Home Insurance churning?

I'm curious if anyone has thought about churning car/home insurance taking advantage of the cooling off period? i.e. sign up with one provider, cancel within cooling off and sign up with a new provider again, rinse and repeat? I'm aware this is a lot of work but for the people that keep paying premiums and hardly ever have to claim anything then this could work? In the unfortunate event that you have to make a claim then have to stick with the current provider otherwise keep churning? Have I missed something critical here or this could be the way to save money if one can spend a few minutes every week?

Comments

  • +4

    One way to find out is to try the churning idea and then if your house burns down see if the insurer will pay out.

  • This forum should be renamed to Oztightass

  • +9

    Seems like an easy way to get yourself blacklisted with a lot of insurers…

  • +4

    you realize these all have 3 day exclusion periods for floods, fires etc to stop gronks ringing up as their houses flood.
    so apart from risking your most expensive asset for the sake of sfa in comparison, you risk a 1/7 chance (at best) of not being covered for these events.
    More likely get blacklisted, and cover refused.
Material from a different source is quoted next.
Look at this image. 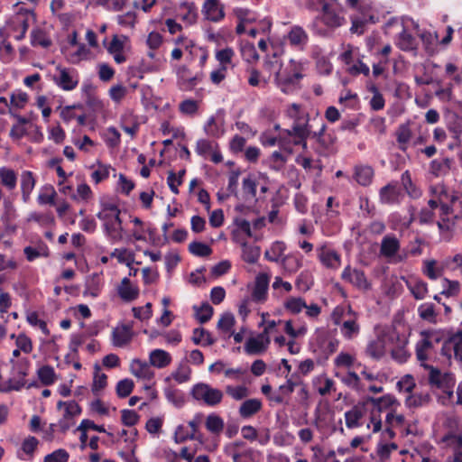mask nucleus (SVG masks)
Segmentation results:
<instances>
[{"label":"nucleus","instance_id":"nucleus-16","mask_svg":"<svg viewBox=\"0 0 462 462\" xmlns=\"http://www.w3.org/2000/svg\"><path fill=\"white\" fill-rule=\"evenodd\" d=\"M365 412V403H358L355 405L351 410L345 413L346 425L347 428L352 429L359 425V420L364 416Z\"/></svg>","mask_w":462,"mask_h":462},{"label":"nucleus","instance_id":"nucleus-9","mask_svg":"<svg viewBox=\"0 0 462 462\" xmlns=\"http://www.w3.org/2000/svg\"><path fill=\"white\" fill-rule=\"evenodd\" d=\"M202 13L206 19L215 23L220 21L225 16L224 10L220 6L218 0H206L203 5Z\"/></svg>","mask_w":462,"mask_h":462},{"label":"nucleus","instance_id":"nucleus-61","mask_svg":"<svg viewBox=\"0 0 462 462\" xmlns=\"http://www.w3.org/2000/svg\"><path fill=\"white\" fill-rule=\"evenodd\" d=\"M342 382L356 390H358L360 388V378L355 372H348L346 376L342 378Z\"/></svg>","mask_w":462,"mask_h":462},{"label":"nucleus","instance_id":"nucleus-40","mask_svg":"<svg viewBox=\"0 0 462 462\" xmlns=\"http://www.w3.org/2000/svg\"><path fill=\"white\" fill-rule=\"evenodd\" d=\"M226 393L231 396L234 400L240 401L247 397L249 394L248 389L244 385L233 386L227 385L226 387Z\"/></svg>","mask_w":462,"mask_h":462},{"label":"nucleus","instance_id":"nucleus-38","mask_svg":"<svg viewBox=\"0 0 462 462\" xmlns=\"http://www.w3.org/2000/svg\"><path fill=\"white\" fill-rule=\"evenodd\" d=\"M185 172H186L185 170H181L179 171L178 176H176L174 171H169L168 177H167V183L169 185L170 189L174 194H179L178 186L181 185L182 178H183Z\"/></svg>","mask_w":462,"mask_h":462},{"label":"nucleus","instance_id":"nucleus-4","mask_svg":"<svg viewBox=\"0 0 462 462\" xmlns=\"http://www.w3.org/2000/svg\"><path fill=\"white\" fill-rule=\"evenodd\" d=\"M452 354L456 359L462 361V330L448 335L445 341L441 344L440 355L445 356L448 361L452 357Z\"/></svg>","mask_w":462,"mask_h":462},{"label":"nucleus","instance_id":"nucleus-43","mask_svg":"<svg viewBox=\"0 0 462 462\" xmlns=\"http://www.w3.org/2000/svg\"><path fill=\"white\" fill-rule=\"evenodd\" d=\"M359 332V326L355 319H348L342 323L341 333L346 338H352L354 335Z\"/></svg>","mask_w":462,"mask_h":462},{"label":"nucleus","instance_id":"nucleus-41","mask_svg":"<svg viewBox=\"0 0 462 462\" xmlns=\"http://www.w3.org/2000/svg\"><path fill=\"white\" fill-rule=\"evenodd\" d=\"M140 416L134 410H122L121 411V421L126 427H133L139 421Z\"/></svg>","mask_w":462,"mask_h":462},{"label":"nucleus","instance_id":"nucleus-46","mask_svg":"<svg viewBox=\"0 0 462 462\" xmlns=\"http://www.w3.org/2000/svg\"><path fill=\"white\" fill-rule=\"evenodd\" d=\"M444 289L440 292V294L445 295L447 297H453L459 293L460 291V283L457 281H450L448 279H444Z\"/></svg>","mask_w":462,"mask_h":462},{"label":"nucleus","instance_id":"nucleus-36","mask_svg":"<svg viewBox=\"0 0 462 462\" xmlns=\"http://www.w3.org/2000/svg\"><path fill=\"white\" fill-rule=\"evenodd\" d=\"M165 396L169 402L177 407H181L185 403L184 393L179 389L171 387L165 389Z\"/></svg>","mask_w":462,"mask_h":462},{"label":"nucleus","instance_id":"nucleus-27","mask_svg":"<svg viewBox=\"0 0 462 462\" xmlns=\"http://www.w3.org/2000/svg\"><path fill=\"white\" fill-rule=\"evenodd\" d=\"M242 258L248 263H255L260 257L261 249L258 245H251L246 242L242 243Z\"/></svg>","mask_w":462,"mask_h":462},{"label":"nucleus","instance_id":"nucleus-10","mask_svg":"<svg viewBox=\"0 0 462 462\" xmlns=\"http://www.w3.org/2000/svg\"><path fill=\"white\" fill-rule=\"evenodd\" d=\"M269 285V277L261 273L255 278L254 287L252 291V299L256 302L264 301Z\"/></svg>","mask_w":462,"mask_h":462},{"label":"nucleus","instance_id":"nucleus-21","mask_svg":"<svg viewBox=\"0 0 462 462\" xmlns=\"http://www.w3.org/2000/svg\"><path fill=\"white\" fill-rule=\"evenodd\" d=\"M374 170L371 166L358 165L355 167V180L362 186H367L372 182Z\"/></svg>","mask_w":462,"mask_h":462},{"label":"nucleus","instance_id":"nucleus-50","mask_svg":"<svg viewBox=\"0 0 462 462\" xmlns=\"http://www.w3.org/2000/svg\"><path fill=\"white\" fill-rule=\"evenodd\" d=\"M132 311L135 319L140 320L149 319L152 317V303L148 302L143 307H134Z\"/></svg>","mask_w":462,"mask_h":462},{"label":"nucleus","instance_id":"nucleus-53","mask_svg":"<svg viewBox=\"0 0 462 462\" xmlns=\"http://www.w3.org/2000/svg\"><path fill=\"white\" fill-rule=\"evenodd\" d=\"M190 368L186 364H180L177 371L172 374V377L178 383H185L189 379Z\"/></svg>","mask_w":462,"mask_h":462},{"label":"nucleus","instance_id":"nucleus-25","mask_svg":"<svg viewBox=\"0 0 462 462\" xmlns=\"http://www.w3.org/2000/svg\"><path fill=\"white\" fill-rule=\"evenodd\" d=\"M400 248V243L397 238L386 236L383 238L381 244V254L385 257L394 256Z\"/></svg>","mask_w":462,"mask_h":462},{"label":"nucleus","instance_id":"nucleus-3","mask_svg":"<svg viewBox=\"0 0 462 462\" xmlns=\"http://www.w3.org/2000/svg\"><path fill=\"white\" fill-rule=\"evenodd\" d=\"M190 394L196 401L202 402L210 407L219 404L224 396L221 390L213 388L205 383L195 384L191 389Z\"/></svg>","mask_w":462,"mask_h":462},{"label":"nucleus","instance_id":"nucleus-48","mask_svg":"<svg viewBox=\"0 0 462 462\" xmlns=\"http://www.w3.org/2000/svg\"><path fill=\"white\" fill-rule=\"evenodd\" d=\"M69 457L67 450L59 448L44 457V462H68Z\"/></svg>","mask_w":462,"mask_h":462},{"label":"nucleus","instance_id":"nucleus-29","mask_svg":"<svg viewBox=\"0 0 462 462\" xmlns=\"http://www.w3.org/2000/svg\"><path fill=\"white\" fill-rule=\"evenodd\" d=\"M445 440L455 446V453L452 457H448V462H462V436L451 435L445 438Z\"/></svg>","mask_w":462,"mask_h":462},{"label":"nucleus","instance_id":"nucleus-5","mask_svg":"<svg viewBox=\"0 0 462 462\" xmlns=\"http://www.w3.org/2000/svg\"><path fill=\"white\" fill-rule=\"evenodd\" d=\"M59 75H54L52 80L54 83L65 91L75 89L79 84V74L75 69L56 67Z\"/></svg>","mask_w":462,"mask_h":462},{"label":"nucleus","instance_id":"nucleus-57","mask_svg":"<svg viewBox=\"0 0 462 462\" xmlns=\"http://www.w3.org/2000/svg\"><path fill=\"white\" fill-rule=\"evenodd\" d=\"M294 377L298 378L296 374H292L291 378L287 379L285 384H282L279 387V391L282 395L289 396L291 393H293L295 386L301 384V381L293 380Z\"/></svg>","mask_w":462,"mask_h":462},{"label":"nucleus","instance_id":"nucleus-15","mask_svg":"<svg viewBox=\"0 0 462 462\" xmlns=\"http://www.w3.org/2000/svg\"><path fill=\"white\" fill-rule=\"evenodd\" d=\"M117 293L123 300L129 302L138 297L139 290L137 287L132 286L130 280L125 277L117 288Z\"/></svg>","mask_w":462,"mask_h":462},{"label":"nucleus","instance_id":"nucleus-60","mask_svg":"<svg viewBox=\"0 0 462 462\" xmlns=\"http://www.w3.org/2000/svg\"><path fill=\"white\" fill-rule=\"evenodd\" d=\"M213 150V144L210 141L200 139L197 142L196 152L201 156H206Z\"/></svg>","mask_w":462,"mask_h":462},{"label":"nucleus","instance_id":"nucleus-8","mask_svg":"<svg viewBox=\"0 0 462 462\" xmlns=\"http://www.w3.org/2000/svg\"><path fill=\"white\" fill-rule=\"evenodd\" d=\"M201 422V415L197 414L194 419L190 421H189V426L191 428L190 434L181 435L180 431L184 430V427L182 425H179L175 431V441L177 443H182L185 442L188 439H195L201 441V436L198 435V427L199 423Z\"/></svg>","mask_w":462,"mask_h":462},{"label":"nucleus","instance_id":"nucleus-33","mask_svg":"<svg viewBox=\"0 0 462 462\" xmlns=\"http://www.w3.org/2000/svg\"><path fill=\"white\" fill-rule=\"evenodd\" d=\"M38 378L45 385H51L55 381V372L51 365H43L37 371Z\"/></svg>","mask_w":462,"mask_h":462},{"label":"nucleus","instance_id":"nucleus-39","mask_svg":"<svg viewBox=\"0 0 462 462\" xmlns=\"http://www.w3.org/2000/svg\"><path fill=\"white\" fill-rule=\"evenodd\" d=\"M256 189L257 183L252 177L248 176L243 180V191L245 199H248V198L251 199H255Z\"/></svg>","mask_w":462,"mask_h":462},{"label":"nucleus","instance_id":"nucleus-31","mask_svg":"<svg viewBox=\"0 0 462 462\" xmlns=\"http://www.w3.org/2000/svg\"><path fill=\"white\" fill-rule=\"evenodd\" d=\"M193 309L196 313V319L201 324H205L210 320L214 312V309L208 302H203L200 307L194 306Z\"/></svg>","mask_w":462,"mask_h":462},{"label":"nucleus","instance_id":"nucleus-32","mask_svg":"<svg viewBox=\"0 0 462 462\" xmlns=\"http://www.w3.org/2000/svg\"><path fill=\"white\" fill-rule=\"evenodd\" d=\"M224 425L223 419L215 413L209 414L206 419V428L213 434H219L223 430Z\"/></svg>","mask_w":462,"mask_h":462},{"label":"nucleus","instance_id":"nucleus-55","mask_svg":"<svg viewBox=\"0 0 462 462\" xmlns=\"http://www.w3.org/2000/svg\"><path fill=\"white\" fill-rule=\"evenodd\" d=\"M15 344L19 349L26 354L32 351V340L25 334H19L16 337Z\"/></svg>","mask_w":462,"mask_h":462},{"label":"nucleus","instance_id":"nucleus-59","mask_svg":"<svg viewBox=\"0 0 462 462\" xmlns=\"http://www.w3.org/2000/svg\"><path fill=\"white\" fill-rule=\"evenodd\" d=\"M287 115L294 122H301L303 119H306V115L300 111V106L295 103L291 104L288 108Z\"/></svg>","mask_w":462,"mask_h":462},{"label":"nucleus","instance_id":"nucleus-62","mask_svg":"<svg viewBox=\"0 0 462 462\" xmlns=\"http://www.w3.org/2000/svg\"><path fill=\"white\" fill-rule=\"evenodd\" d=\"M246 140L245 137L238 134L235 135L230 142V150L234 153L241 152L245 145Z\"/></svg>","mask_w":462,"mask_h":462},{"label":"nucleus","instance_id":"nucleus-49","mask_svg":"<svg viewBox=\"0 0 462 462\" xmlns=\"http://www.w3.org/2000/svg\"><path fill=\"white\" fill-rule=\"evenodd\" d=\"M353 285L360 289H367L368 282L363 271L353 269L351 282Z\"/></svg>","mask_w":462,"mask_h":462},{"label":"nucleus","instance_id":"nucleus-52","mask_svg":"<svg viewBox=\"0 0 462 462\" xmlns=\"http://www.w3.org/2000/svg\"><path fill=\"white\" fill-rule=\"evenodd\" d=\"M27 321L29 322L30 325L32 326H38L40 328V329L42 330V332L45 335V336H49L50 335V330L47 327V324L44 320H42L38 318V314L37 312L33 311V312H31L27 315Z\"/></svg>","mask_w":462,"mask_h":462},{"label":"nucleus","instance_id":"nucleus-18","mask_svg":"<svg viewBox=\"0 0 462 462\" xmlns=\"http://www.w3.org/2000/svg\"><path fill=\"white\" fill-rule=\"evenodd\" d=\"M322 21L329 27H339L343 24L344 18L339 16L328 4L324 3L322 5Z\"/></svg>","mask_w":462,"mask_h":462},{"label":"nucleus","instance_id":"nucleus-1","mask_svg":"<svg viewBox=\"0 0 462 462\" xmlns=\"http://www.w3.org/2000/svg\"><path fill=\"white\" fill-rule=\"evenodd\" d=\"M404 331L403 314L399 311L393 319L392 328L383 335L372 340L367 347L366 353L374 359L381 358L385 352L386 346H390L393 358L399 363L404 362V340L402 332Z\"/></svg>","mask_w":462,"mask_h":462},{"label":"nucleus","instance_id":"nucleus-14","mask_svg":"<svg viewBox=\"0 0 462 462\" xmlns=\"http://www.w3.org/2000/svg\"><path fill=\"white\" fill-rule=\"evenodd\" d=\"M300 80L293 79L292 73L286 66L284 69H280L275 73V82L281 88L282 91L287 92V88L296 85Z\"/></svg>","mask_w":462,"mask_h":462},{"label":"nucleus","instance_id":"nucleus-54","mask_svg":"<svg viewBox=\"0 0 462 462\" xmlns=\"http://www.w3.org/2000/svg\"><path fill=\"white\" fill-rule=\"evenodd\" d=\"M179 109L182 114L192 116L197 113L199 106L193 99H185L180 104Z\"/></svg>","mask_w":462,"mask_h":462},{"label":"nucleus","instance_id":"nucleus-30","mask_svg":"<svg viewBox=\"0 0 462 462\" xmlns=\"http://www.w3.org/2000/svg\"><path fill=\"white\" fill-rule=\"evenodd\" d=\"M267 347L263 340L256 337H249L245 345V351L248 355H258L263 353Z\"/></svg>","mask_w":462,"mask_h":462},{"label":"nucleus","instance_id":"nucleus-6","mask_svg":"<svg viewBox=\"0 0 462 462\" xmlns=\"http://www.w3.org/2000/svg\"><path fill=\"white\" fill-rule=\"evenodd\" d=\"M380 199L385 204L400 203L402 189L397 182H391L380 189Z\"/></svg>","mask_w":462,"mask_h":462},{"label":"nucleus","instance_id":"nucleus-2","mask_svg":"<svg viewBox=\"0 0 462 462\" xmlns=\"http://www.w3.org/2000/svg\"><path fill=\"white\" fill-rule=\"evenodd\" d=\"M420 334L422 339L416 346V356L418 360L423 362L428 358L427 352L435 350L436 346L441 345L448 335L438 330H423Z\"/></svg>","mask_w":462,"mask_h":462},{"label":"nucleus","instance_id":"nucleus-7","mask_svg":"<svg viewBox=\"0 0 462 462\" xmlns=\"http://www.w3.org/2000/svg\"><path fill=\"white\" fill-rule=\"evenodd\" d=\"M133 337V325L123 324L113 330V345L116 346L122 347L127 345L132 340Z\"/></svg>","mask_w":462,"mask_h":462},{"label":"nucleus","instance_id":"nucleus-64","mask_svg":"<svg viewBox=\"0 0 462 462\" xmlns=\"http://www.w3.org/2000/svg\"><path fill=\"white\" fill-rule=\"evenodd\" d=\"M110 97L116 101L120 102L126 94V88L122 85L113 86L110 90Z\"/></svg>","mask_w":462,"mask_h":462},{"label":"nucleus","instance_id":"nucleus-56","mask_svg":"<svg viewBox=\"0 0 462 462\" xmlns=\"http://www.w3.org/2000/svg\"><path fill=\"white\" fill-rule=\"evenodd\" d=\"M409 288L414 298L417 300L423 299L428 291L427 284L422 281L417 282L413 285H409Z\"/></svg>","mask_w":462,"mask_h":462},{"label":"nucleus","instance_id":"nucleus-51","mask_svg":"<svg viewBox=\"0 0 462 462\" xmlns=\"http://www.w3.org/2000/svg\"><path fill=\"white\" fill-rule=\"evenodd\" d=\"M181 7L187 10L186 14H183L181 17L182 20L189 24L194 23L198 17L195 5L193 3H183L181 5Z\"/></svg>","mask_w":462,"mask_h":462},{"label":"nucleus","instance_id":"nucleus-23","mask_svg":"<svg viewBox=\"0 0 462 462\" xmlns=\"http://www.w3.org/2000/svg\"><path fill=\"white\" fill-rule=\"evenodd\" d=\"M150 364L157 368H164L170 365L171 357L170 354L162 349H154L150 353Z\"/></svg>","mask_w":462,"mask_h":462},{"label":"nucleus","instance_id":"nucleus-26","mask_svg":"<svg viewBox=\"0 0 462 462\" xmlns=\"http://www.w3.org/2000/svg\"><path fill=\"white\" fill-rule=\"evenodd\" d=\"M191 339L195 345L202 346H212L216 342L211 334L203 328H195Z\"/></svg>","mask_w":462,"mask_h":462},{"label":"nucleus","instance_id":"nucleus-47","mask_svg":"<svg viewBox=\"0 0 462 462\" xmlns=\"http://www.w3.org/2000/svg\"><path fill=\"white\" fill-rule=\"evenodd\" d=\"M96 374L94 376V381L92 384V392L97 393V392L103 390L106 386L107 376L106 374H98L99 366L96 365Z\"/></svg>","mask_w":462,"mask_h":462},{"label":"nucleus","instance_id":"nucleus-20","mask_svg":"<svg viewBox=\"0 0 462 462\" xmlns=\"http://www.w3.org/2000/svg\"><path fill=\"white\" fill-rule=\"evenodd\" d=\"M288 40L292 46L302 47L307 44L309 37L300 26H293L288 33Z\"/></svg>","mask_w":462,"mask_h":462},{"label":"nucleus","instance_id":"nucleus-13","mask_svg":"<svg viewBox=\"0 0 462 462\" xmlns=\"http://www.w3.org/2000/svg\"><path fill=\"white\" fill-rule=\"evenodd\" d=\"M282 133L288 136L297 137L298 139H308L310 135L309 115L306 114L304 122H294L291 130H282Z\"/></svg>","mask_w":462,"mask_h":462},{"label":"nucleus","instance_id":"nucleus-58","mask_svg":"<svg viewBox=\"0 0 462 462\" xmlns=\"http://www.w3.org/2000/svg\"><path fill=\"white\" fill-rule=\"evenodd\" d=\"M233 56L234 51L231 48L220 50L216 54V58L221 66H226V64L231 63Z\"/></svg>","mask_w":462,"mask_h":462},{"label":"nucleus","instance_id":"nucleus-19","mask_svg":"<svg viewBox=\"0 0 462 462\" xmlns=\"http://www.w3.org/2000/svg\"><path fill=\"white\" fill-rule=\"evenodd\" d=\"M262 409V402L259 399L245 400L239 407V415L244 419H248L257 413Z\"/></svg>","mask_w":462,"mask_h":462},{"label":"nucleus","instance_id":"nucleus-28","mask_svg":"<svg viewBox=\"0 0 462 462\" xmlns=\"http://www.w3.org/2000/svg\"><path fill=\"white\" fill-rule=\"evenodd\" d=\"M1 183L8 189L12 190L16 187L17 176L14 170L1 167L0 168Z\"/></svg>","mask_w":462,"mask_h":462},{"label":"nucleus","instance_id":"nucleus-63","mask_svg":"<svg viewBox=\"0 0 462 462\" xmlns=\"http://www.w3.org/2000/svg\"><path fill=\"white\" fill-rule=\"evenodd\" d=\"M226 296V291L223 287H214L210 291V300L215 305L220 304Z\"/></svg>","mask_w":462,"mask_h":462},{"label":"nucleus","instance_id":"nucleus-11","mask_svg":"<svg viewBox=\"0 0 462 462\" xmlns=\"http://www.w3.org/2000/svg\"><path fill=\"white\" fill-rule=\"evenodd\" d=\"M319 259L328 268L336 269L340 265V255L326 245H322L319 249Z\"/></svg>","mask_w":462,"mask_h":462},{"label":"nucleus","instance_id":"nucleus-44","mask_svg":"<svg viewBox=\"0 0 462 462\" xmlns=\"http://www.w3.org/2000/svg\"><path fill=\"white\" fill-rule=\"evenodd\" d=\"M38 445L39 440L33 436H29L22 442L21 449L30 457H32Z\"/></svg>","mask_w":462,"mask_h":462},{"label":"nucleus","instance_id":"nucleus-37","mask_svg":"<svg viewBox=\"0 0 462 462\" xmlns=\"http://www.w3.org/2000/svg\"><path fill=\"white\" fill-rule=\"evenodd\" d=\"M189 251L190 254L199 257L208 256L212 253V249L208 245L197 241L189 244Z\"/></svg>","mask_w":462,"mask_h":462},{"label":"nucleus","instance_id":"nucleus-12","mask_svg":"<svg viewBox=\"0 0 462 462\" xmlns=\"http://www.w3.org/2000/svg\"><path fill=\"white\" fill-rule=\"evenodd\" d=\"M131 373L143 380L150 381L154 376V372L146 362L140 359H134L130 365Z\"/></svg>","mask_w":462,"mask_h":462},{"label":"nucleus","instance_id":"nucleus-42","mask_svg":"<svg viewBox=\"0 0 462 462\" xmlns=\"http://www.w3.org/2000/svg\"><path fill=\"white\" fill-rule=\"evenodd\" d=\"M236 323L235 317L230 312L224 313L217 322V328L224 332H230Z\"/></svg>","mask_w":462,"mask_h":462},{"label":"nucleus","instance_id":"nucleus-24","mask_svg":"<svg viewBox=\"0 0 462 462\" xmlns=\"http://www.w3.org/2000/svg\"><path fill=\"white\" fill-rule=\"evenodd\" d=\"M366 402L372 403V411L380 413L382 411L393 406L396 400L393 396L387 394L380 398L368 397Z\"/></svg>","mask_w":462,"mask_h":462},{"label":"nucleus","instance_id":"nucleus-22","mask_svg":"<svg viewBox=\"0 0 462 462\" xmlns=\"http://www.w3.org/2000/svg\"><path fill=\"white\" fill-rule=\"evenodd\" d=\"M97 217L104 221V228L106 234L113 240L121 239L122 235L120 232H117L115 228V225L113 223L112 214L105 213L104 211H100L97 214Z\"/></svg>","mask_w":462,"mask_h":462},{"label":"nucleus","instance_id":"nucleus-34","mask_svg":"<svg viewBox=\"0 0 462 462\" xmlns=\"http://www.w3.org/2000/svg\"><path fill=\"white\" fill-rule=\"evenodd\" d=\"M31 43L32 46L39 45L43 48H48L52 42L42 30H33L31 35Z\"/></svg>","mask_w":462,"mask_h":462},{"label":"nucleus","instance_id":"nucleus-17","mask_svg":"<svg viewBox=\"0 0 462 462\" xmlns=\"http://www.w3.org/2000/svg\"><path fill=\"white\" fill-rule=\"evenodd\" d=\"M36 180L33 173L30 171H24L21 174V189L23 195V200L27 202L30 199V195L34 189Z\"/></svg>","mask_w":462,"mask_h":462},{"label":"nucleus","instance_id":"nucleus-35","mask_svg":"<svg viewBox=\"0 0 462 462\" xmlns=\"http://www.w3.org/2000/svg\"><path fill=\"white\" fill-rule=\"evenodd\" d=\"M134 387V381L128 378L120 380L116 383V392L119 398H125L129 396Z\"/></svg>","mask_w":462,"mask_h":462},{"label":"nucleus","instance_id":"nucleus-45","mask_svg":"<svg viewBox=\"0 0 462 462\" xmlns=\"http://www.w3.org/2000/svg\"><path fill=\"white\" fill-rule=\"evenodd\" d=\"M284 307L291 313L298 314L304 307H307V304L302 298H290L284 303Z\"/></svg>","mask_w":462,"mask_h":462}]
</instances>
    i love saving money but this is sheer ridiculous and over the top.

    • +2

      Just sign up for the new one 3 days before the cooling off period ends to make sure you are covered? Simples!

      • and have 2 insurance policies overlapping by 3 days, good luck having that payout when they both insist the other pays

        and so we are looking at 365/18 insurance companies over the course of a year that's a messily ~20

  • +3

    This "strategy" ultimately puts you at risk.

  • What a stupid suggestion…..

  • +2

    Just take the chance and do not buy them.

    • yep just have insurance from oct-apr (storm,flood,fire seasons)
      anything happen in winter just live with it till oct and make a claim first week

  • +1

    but for the people that keep paying premiums and hardly ever have to claim anything

    Very simply,

    Premium = average cost x probability of claim + expenses/profits, etc.

    Depending on the size of your excess and risk profile, the probability of a claim might be 1% but the payout might be 10-100x the size of your premium, so that doesn't mean you forego insurance (unless you can afford to self-insure - e.g. own many investment properties/are rich) or try stupid things. When you don't make a claim, part of your premium contributes to the 10-100x payout for someone who does. When it's your turn to make a claim, some idiot will complain the same thing.

    Imagine the insurer finds out your stunt and you don't get the 10-100x payout - ouch. That's called penny wise, pound foolish.

    • I'd even question the 'penny wise' bit, if you have to spend time and effort on this on a regular basis…

  • I can tell you that insurers will all look at your tenure if you have a claim and their system searches the database everytime they type in your name, address, etc. and you will have a nightmare getting any claims paid.

  • +1

    Having previously worked at an insurance company if you're unlucky enough to have a claim within the first few months of the policy it will automatically be flagged for investigation. Even if it ultimately gets accepted it means you're likely going to be waiting a LOT longer for a resolution which should the unfortunate happen means you'll likely spend a lot more time trying to convince them you're not fraudulent than you could save in premiums. That being said the average time between claims for a home is something like 8-10 years (cars is about 3-5 years). Ultimately up to you but sounds like a fair bit of hassle.

  • +1

    I recently got my renewal with BOM Home & Contents insurance, went up a couple of hundred but thought I’d call up and see if they could do a better price. They said that they can’t do a quote on my address without cancelling my existing policy. Something about it gets flagged in their system. This includes any other companies that use the same insurance company (BOM is issued by Allianz)

  • +1

    From memory, most insurers share the same parent company. So they may share or have access to your details and know if you're dodgy when it comes to claim time.
    Not worth the savings if it may lead to you being denied insurance in the future.

  • I've thought about this and actually done it as a stop gap measure. Say your policy runs out 28 days before you sell your house, or you have a bunch of properties with one insurer and you want to line them all up to renew at the same time (to negotiate with bigger buying power and less yearly hassle), you could use the cooling off period in these scenarios.
    You're unlikely to claim and if you don't, you'll likely get refunded easily. Well, the one time I did it, it was quick, but given the time and hassle, it also convinced me there are better ways to save a dollar.

  • -1

    May as well sign up with all of them at the same time, hope your house burns down and collect multiple payouts.

  • -1

    House/car insurance churning can be worth it if you have an expensive house/car as the monthly premiums can be much more than a standard house/car therefore the time spent churning is worth it.